SET PROBLEM
Rewrite the material below with every "dark volcanic rock" changed to "black basalt rock" and nothing else altered. Omit the pictures.

>> begin MATERIAL FOR THIS TASK

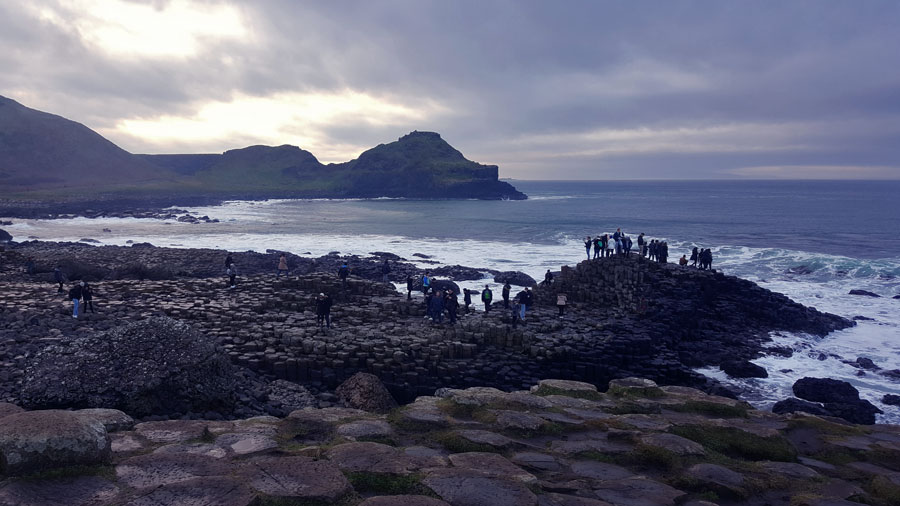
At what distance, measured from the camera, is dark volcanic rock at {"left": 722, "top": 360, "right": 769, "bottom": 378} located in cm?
1958

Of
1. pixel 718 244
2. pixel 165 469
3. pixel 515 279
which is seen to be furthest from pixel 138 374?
pixel 718 244

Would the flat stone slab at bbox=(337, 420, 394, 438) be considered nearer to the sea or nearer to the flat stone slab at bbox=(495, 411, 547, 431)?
the flat stone slab at bbox=(495, 411, 547, 431)

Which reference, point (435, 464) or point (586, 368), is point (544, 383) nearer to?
point (435, 464)

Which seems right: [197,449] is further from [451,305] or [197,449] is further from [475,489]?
[451,305]

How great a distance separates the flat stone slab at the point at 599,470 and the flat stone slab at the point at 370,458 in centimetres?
197

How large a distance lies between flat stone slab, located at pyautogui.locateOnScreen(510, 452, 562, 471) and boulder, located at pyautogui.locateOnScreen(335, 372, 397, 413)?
299 inches

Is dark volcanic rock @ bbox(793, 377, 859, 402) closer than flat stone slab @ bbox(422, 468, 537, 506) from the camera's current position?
No

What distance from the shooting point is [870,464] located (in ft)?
22.1

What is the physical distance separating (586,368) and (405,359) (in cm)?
638

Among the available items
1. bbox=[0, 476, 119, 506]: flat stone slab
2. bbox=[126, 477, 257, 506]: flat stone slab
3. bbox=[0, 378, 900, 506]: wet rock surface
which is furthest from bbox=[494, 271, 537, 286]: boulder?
bbox=[0, 476, 119, 506]: flat stone slab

>> end MATERIAL FOR THIS TASK

THE OUTPUT
At what distance, measured from the camera, is black basalt rock at {"left": 722, "top": 360, "right": 769, "bottom": 378} located in cm?
1958

Of
1. pixel 718 244
2. pixel 165 469
3. pixel 515 279
which is seen to be furthest from pixel 138 374?
pixel 718 244

Would the flat stone slab at bbox=(337, 420, 394, 438) be considered nearer to the sea or nearer to the flat stone slab at bbox=(495, 411, 547, 431)?
the flat stone slab at bbox=(495, 411, 547, 431)

Which reference, point (435, 464) or point (586, 368), is point (544, 383) nearer to?
point (435, 464)

Which seems right: [197,449] is further from [451,305] or [197,449] is further from [475,489]?
[451,305]

How great a distance separates the flat stone slab at the point at 599,470 and the flat stone slab at the point at 370,458 in centimetres?
197

How large a distance lies between flat stone slab, located at pyautogui.locateOnScreen(510, 452, 562, 471) and boulder, located at pyautogui.locateOnScreen(335, 372, 397, 413)?
299 inches

Is black basalt rock @ bbox(793, 377, 859, 402) closer than flat stone slab @ bbox(422, 468, 537, 506) from the camera's current position?
No

What distance from the shooting point is [870,464] located (in ft)?
22.1

What is the physical distance separating (586,368) and (405,359) (in cm)?
638

Among the available items
1. bbox=[0, 476, 119, 506]: flat stone slab
2. bbox=[126, 477, 257, 506]: flat stone slab
3. bbox=[0, 378, 900, 506]: wet rock surface
which is furthest from bbox=[494, 271, 537, 286]: boulder?
bbox=[0, 476, 119, 506]: flat stone slab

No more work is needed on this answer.